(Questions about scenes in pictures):
## begin

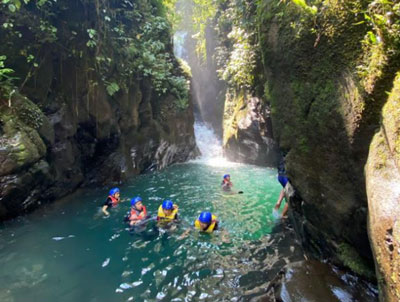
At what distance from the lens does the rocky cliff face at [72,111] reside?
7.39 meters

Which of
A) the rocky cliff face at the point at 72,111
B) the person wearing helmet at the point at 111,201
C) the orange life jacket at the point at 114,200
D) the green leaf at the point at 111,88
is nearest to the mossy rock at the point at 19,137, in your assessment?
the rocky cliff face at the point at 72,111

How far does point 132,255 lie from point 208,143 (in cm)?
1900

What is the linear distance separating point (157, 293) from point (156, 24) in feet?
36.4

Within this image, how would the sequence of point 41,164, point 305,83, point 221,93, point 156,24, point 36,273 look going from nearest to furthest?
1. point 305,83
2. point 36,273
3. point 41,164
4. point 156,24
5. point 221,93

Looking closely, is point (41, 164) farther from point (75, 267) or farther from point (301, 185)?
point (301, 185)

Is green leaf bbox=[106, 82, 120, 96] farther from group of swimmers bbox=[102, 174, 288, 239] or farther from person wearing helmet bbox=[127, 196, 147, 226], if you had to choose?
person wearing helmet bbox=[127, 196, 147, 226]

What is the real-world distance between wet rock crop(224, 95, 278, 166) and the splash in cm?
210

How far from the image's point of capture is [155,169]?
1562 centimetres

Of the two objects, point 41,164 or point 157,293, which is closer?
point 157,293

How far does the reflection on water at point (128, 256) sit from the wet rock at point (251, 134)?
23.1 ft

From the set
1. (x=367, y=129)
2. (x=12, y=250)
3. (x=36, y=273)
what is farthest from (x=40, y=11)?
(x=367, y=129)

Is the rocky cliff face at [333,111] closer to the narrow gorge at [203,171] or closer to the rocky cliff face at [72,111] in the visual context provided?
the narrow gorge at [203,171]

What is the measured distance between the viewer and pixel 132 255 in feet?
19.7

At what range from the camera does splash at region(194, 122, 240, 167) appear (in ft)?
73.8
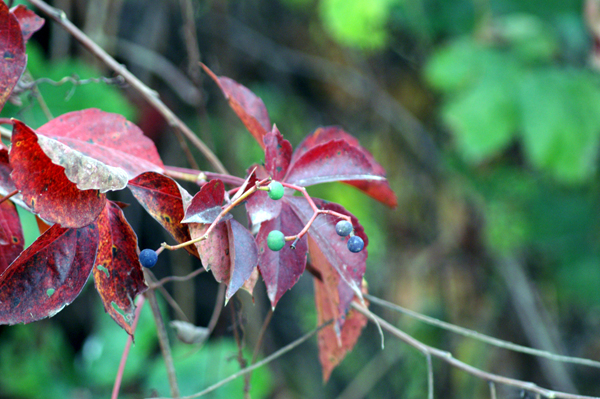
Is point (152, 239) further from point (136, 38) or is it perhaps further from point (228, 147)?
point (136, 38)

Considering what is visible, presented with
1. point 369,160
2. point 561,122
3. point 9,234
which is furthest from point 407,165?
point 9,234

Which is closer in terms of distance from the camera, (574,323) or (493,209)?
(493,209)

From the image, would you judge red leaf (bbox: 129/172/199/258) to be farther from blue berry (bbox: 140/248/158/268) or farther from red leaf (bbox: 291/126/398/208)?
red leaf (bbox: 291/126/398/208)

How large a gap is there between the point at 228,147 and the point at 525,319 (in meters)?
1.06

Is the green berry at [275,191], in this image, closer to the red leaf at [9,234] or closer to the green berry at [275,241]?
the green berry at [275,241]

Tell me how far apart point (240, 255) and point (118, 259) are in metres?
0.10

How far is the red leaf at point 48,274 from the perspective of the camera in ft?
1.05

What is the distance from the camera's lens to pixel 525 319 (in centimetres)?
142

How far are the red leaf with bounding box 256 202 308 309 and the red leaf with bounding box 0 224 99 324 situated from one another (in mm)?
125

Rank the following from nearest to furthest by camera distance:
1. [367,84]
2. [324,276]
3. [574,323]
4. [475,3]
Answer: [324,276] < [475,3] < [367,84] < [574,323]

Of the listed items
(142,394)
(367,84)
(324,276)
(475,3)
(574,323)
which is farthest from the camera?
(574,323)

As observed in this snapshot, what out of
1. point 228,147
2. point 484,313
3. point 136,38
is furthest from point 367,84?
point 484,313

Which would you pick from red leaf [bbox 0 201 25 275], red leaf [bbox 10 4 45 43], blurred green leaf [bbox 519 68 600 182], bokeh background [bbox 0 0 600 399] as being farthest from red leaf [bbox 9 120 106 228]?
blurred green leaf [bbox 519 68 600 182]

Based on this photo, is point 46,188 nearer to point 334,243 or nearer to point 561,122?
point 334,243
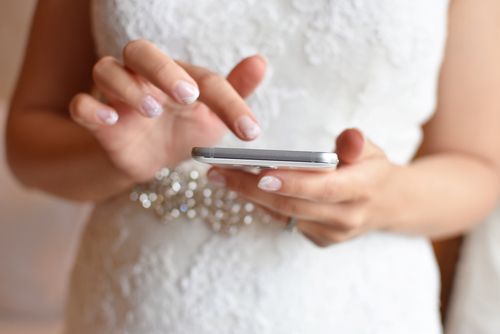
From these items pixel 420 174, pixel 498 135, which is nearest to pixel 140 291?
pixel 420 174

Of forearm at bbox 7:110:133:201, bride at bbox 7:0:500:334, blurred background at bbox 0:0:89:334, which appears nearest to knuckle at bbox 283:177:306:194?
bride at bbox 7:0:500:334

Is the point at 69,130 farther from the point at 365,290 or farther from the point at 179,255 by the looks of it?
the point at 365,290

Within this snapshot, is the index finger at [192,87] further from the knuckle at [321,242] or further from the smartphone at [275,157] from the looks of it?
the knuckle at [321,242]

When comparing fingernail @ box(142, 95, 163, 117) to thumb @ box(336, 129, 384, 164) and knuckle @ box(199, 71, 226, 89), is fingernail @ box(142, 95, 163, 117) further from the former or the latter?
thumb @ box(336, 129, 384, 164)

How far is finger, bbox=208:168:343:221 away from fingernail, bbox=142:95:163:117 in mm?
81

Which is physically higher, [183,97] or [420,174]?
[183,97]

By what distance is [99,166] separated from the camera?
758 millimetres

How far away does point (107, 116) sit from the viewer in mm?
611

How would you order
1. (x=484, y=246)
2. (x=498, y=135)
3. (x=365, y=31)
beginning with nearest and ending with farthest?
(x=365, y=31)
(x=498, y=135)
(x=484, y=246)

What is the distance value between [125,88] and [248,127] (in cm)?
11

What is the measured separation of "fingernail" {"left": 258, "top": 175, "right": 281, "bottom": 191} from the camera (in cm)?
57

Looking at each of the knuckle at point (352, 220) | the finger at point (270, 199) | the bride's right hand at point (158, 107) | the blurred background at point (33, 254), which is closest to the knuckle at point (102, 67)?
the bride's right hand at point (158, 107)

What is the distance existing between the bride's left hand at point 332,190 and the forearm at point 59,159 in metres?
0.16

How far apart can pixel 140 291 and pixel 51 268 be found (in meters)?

## end

(Instructions for the task):
Copy out every one of the lines above word for word, omitting the pictures.

(Correct answer):
At what distance from the lens does the rocky cliff face at [72,111] reside?
7.39 meters

Which of
A) the rocky cliff face at the point at 72,111
B) the person wearing helmet at the point at 111,201
C) the orange life jacket at the point at 114,200
D) the green leaf at the point at 111,88
is nearest to the mossy rock at the point at 19,137, in your assessment?
the rocky cliff face at the point at 72,111

How far does point 132,255 lie from point 208,143 (in cm)?
1900

What is the linear distance separating point (157, 293) from point (156, 24) in feet?
36.4

Within this image, how would the sequence of point 41,164, point 305,83, point 221,93, point 156,24, point 36,273 look going from nearest to furthest?
1. point 305,83
2. point 36,273
3. point 41,164
4. point 156,24
5. point 221,93

Looking closely, is point (41, 164) farther from point (75, 267) or farther from point (301, 185)?
point (301, 185)

Is green leaf bbox=[106, 82, 120, 96] farther from group of swimmers bbox=[102, 174, 288, 239] or farther from person wearing helmet bbox=[127, 196, 147, 226], if you had to choose?
person wearing helmet bbox=[127, 196, 147, 226]

What is the real-world distance between wet rock crop(224, 95, 278, 166) and the splash in cm?
210

How far from the image's point of capture is [155,169]?
1562 centimetres

Of the two objects, point 41,164 or point 157,293, which is closer?
point 157,293

How far does the reflection on water at point (128, 256) sit from the wet rock at point (251, 134)?
23.1 ft

From the set
1. (x=367, y=129)
2. (x=12, y=250)
3. (x=36, y=273)
what is farthest from (x=40, y=11)?
(x=367, y=129)

Is the rocky cliff face at [333,111] closer to the narrow gorge at [203,171] or closer to the rocky cliff face at [72,111] in the visual context provided?
the narrow gorge at [203,171]

What is the measured distance between the viewer and pixel 132 255 in feet?
19.7

At what range from the camera does splash at region(194, 122, 240, 167) appear (in ft)?
73.8
Is point (152, 239) further from point (136, 38) or is it perhaps further from point (228, 147)?
point (136, 38)

Considering what is visible, presented with
1. point 369,160
2. point 561,122
3. point 9,234
which is furthest from point 407,165?
point 9,234

Which is closer in terms of distance from the camera, (574,323) or (493,209)?
(493,209)

From the image, would you judge red leaf (bbox: 129/172/199/258) to be farther from blue berry (bbox: 140/248/158/268) or farther from red leaf (bbox: 291/126/398/208)?
red leaf (bbox: 291/126/398/208)

How large a gap is there between the point at 228,147 and the point at 525,319 (in meters)?
1.06

Is the green berry at [275,191], in this image, closer to the red leaf at [9,234] or closer to the green berry at [275,241]?
the green berry at [275,241]

Tell me how far apart point (240, 255) and point (118, 259) are in metres?
0.10

How far is the red leaf at point 48,274 from the perspective of the camera in ft?
1.05

What is the distance from the camera's lens to pixel 525 319 (in centimetres)?
142

How far are the red leaf with bounding box 256 202 308 309 and the red leaf with bounding box 0 224 99 324 situated from one another (in mm)?
125

Rank the following from nearest to furthest by camera distance:
1. [367,84]
2. [324,276]
3. [574,323]
4. [475,3]
Answer: [324,276] < [475,3] < [367,84] < [574,323]

Of the listed items
(142,394)
(367,84)
(324,276)
(475,3)
(574,323)
which is farthest from the camera?
(574,323)

As observed in this snapshot, what out of
1. point 228,147
2. point 484,313
3. point 136,38
is furthest from point 367,84?
point 484,313

Which would you pick from red leaf [bbox 0 201 25 275], red leaf [bbox 10 4 45 43], blurred green leaf [bbox 519 68 600 182], bokeh background [bbox 0 0 600 399] as being farthest from red leaf [bbox 9 120 106 228]?
blurred green leaf [bbox 519 68 600 182]

Based on this photo, is point 46,188 nearer to point 334,243 or nearer to point 561,122?
point 334,243
From these items pixel 420 174, pixel 498 135, which is nearest to pixel 140 291?
pixel 420 174

Of forearm at bbox 7:110:133:201, bride at bbox 7:0:500:334, blurred background at bbox 0:0:89:334, which appears nearest to knuckle at bbox 283:177:306:194?
bride at bbox 7:0:500:334

Is the point at 69,130 farther from the point at 365,290 or farther from the point at 179,255 by the looks of it?
the point at 365,290

Within this snapshot, is the index finger at [192,87] further from the knuckle at [321,242] or further from the smartphone at [275,157] from the looks of it?
the knuckle at [321,242]

When comparing fingernail @ box(142, 95, 163, 117) to thumb @ box(336, 129, 384, 164) and knuckle @ box(199, 71, 226, 89), is fingernail @ box(142, 95, 163, 117) further from the former or the latter?
thumb @ box(336, 129, 384, 164)

How far is finger, bbox=208:168:343:221 away from fingernail, bbox=142:95:163:117 in mm?
81

Which is physically higher, [183,97] or [420,174]?
[183,97]

By what distance is [99,166] separated from the camera?
758 millimetres

How far away does point (107, 116) sit from the viewer in mm?
611

How would you order
1. (x=484, y=246)
2. (x=498, y=135)
3. (x=365, y=31)
beginning with nearest and ending with farthest?
(x=365, y=31)
(x=498, y=135)
(x=484, y=246)

What is the distance value between [125,88] and [248,127] (in cm)?
11

What is the measured separation of "fingernail" {"left": 258, "top": 175, "right": 281, "bottom": 191} from the camera (in cm)?
57

Looking at each of the knuckle at point (352, 220) | the finger at point (270, 199) | the bride's right hand at point (158, 107) | the blurred background at point (33, 254), which is closest to the knuckle at point (102, 67)?
the bride's right hand at point (158, 107)

What is the distance existing between the bride's left hand at point 332,190 and the forearm at point 59,159 in metres?
0.16

How far apart can pixel 140 291 and pixel 51 268 be found (in meters)?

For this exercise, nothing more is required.